#### Text for analysis
--------------------
Tuesday, March 29, 2022

MONSTER FROM GREEN HELL (1957) Blu-ray Review

Monster from Green Hell (1957) d. Kenneth G. Crane (USA) (71 min)

Dr. Quint Brady (Jim Davis) and colleague Dan Morgan (Robert E. Griffin) are performing the usual 1950s cinematic scientist duties of space exploration, researching the effects of cosmic radiation on a few animal test subjects (including wasps, monkeys, and crabs) by firing them in three, count ’em, three rockets into the stratosphere. Unfortunately, one of the capsules goes off course, disappearing from the radar although the “computer” determines that it will probably land somewhere “in Africa.” Sure enough, six months later, there are reports arising from an area known as Green Hell, already treated with much apprehension from the locals, that SOMETHING has arrived so unnerving that birds refuse to nest in the trees and herds of elephants (and other stock footage wildlife) steer clear. Oh, and one of the tribe has been killed by a predator that injected so much venom into its victim that resident white doctor Dr. Lorentz (Vladimir Solokoff) is stumped. Brady and Morgan FINALLY mount an expedition to track down their stray rocket to see if there is a connection. Surprise, surprise, there is, to the tune of mammoth radiation-mutated wasps buzzing, stinging, and strangling their helpless prey, and it’s up to our heroic Western eggheads to clean up the mess.

Arriving during the “Big Bug” heyday kicked off by Them! in 1954, Monster from Green Hell was a cash-in quickie from producer Al Zimbalist, already notorious for such notorious Z-grade flicks as Robot Monster and King Dinosaur. In this case, Zimbalist had purchased some preexisting footage from the 1939 epic Stanley and Livingstone, starring Spencer Tracy, Walter Brennan, and Cedric Hardwicke, and had screenwriters Endre Bohem and Louis Vittes (I Married a Monster from Outer Space) concoct a framework around the impressive (and lengthy) jungle sequences. The scribes’ solution: After Brady and Morgan arrive “in Africa,” we are informed via Davis’ laconic narration that they will now be embarking on a walking safari to Lorentz’s village that will last, no joke, 27 DAYS. (I can just picture Bohem and Vittes high-fiving one another over the desk when that lightbulb went off.)

As a result, there is an extraordinary amount of screen time dedicated to long-shot figures moving across the African plains intermixed with close-ups of our cast members – dressed in similar garb to their 1939 counterparts – moving across the, um, plains of Bronson Canyon in Southern California, the shooting location of innumerable B-movie classics (including Robot Monster). Our heroes wrestle with scorching heat, drenching rains, and unfriendly natives, punctuated by episodes of poisoned wells, falling trees, and massive grass fires. There’s no denying it’s a literal long haul from the beginning of the film until the climax, where we FINALLY get to see those giant wasps again that got us here in the first place.
--------------------
Copy, word for word, the passage of the Monster from Green Hell review starting at "As a result, there" and ending at "the first place.".

#### Provided material
--------------------
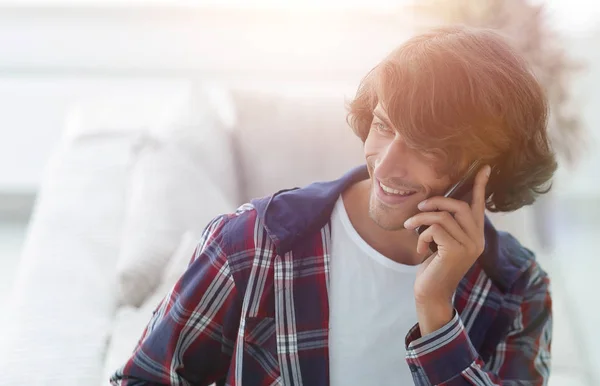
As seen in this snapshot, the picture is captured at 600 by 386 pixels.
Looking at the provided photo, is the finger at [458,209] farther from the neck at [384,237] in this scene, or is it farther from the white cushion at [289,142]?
the white cushion at [289,142]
--------------------
#### Output of the exercise
As a result, there is an extraordinary amount of screen time dedicated to long-shot figures moving across the African plains intermixed with close-ups of our cast members – dressed in similar garb to their 1939 counterparts – moving across the, um, plains of Bronson Canyon in Southern California, the shooting location of innumerable B-movie classics (including Robot Monster). Our heroes wrestle with scorching heat, drenching rains, and unfriendly natives, punctuated by episodes of poisoned wells, falling trees, and massive grass fires. There’s no denying it’s a literal long haul from the beginning of the film until the climax, where we FINALLY get to see those giant wasps again that got us here in the first place.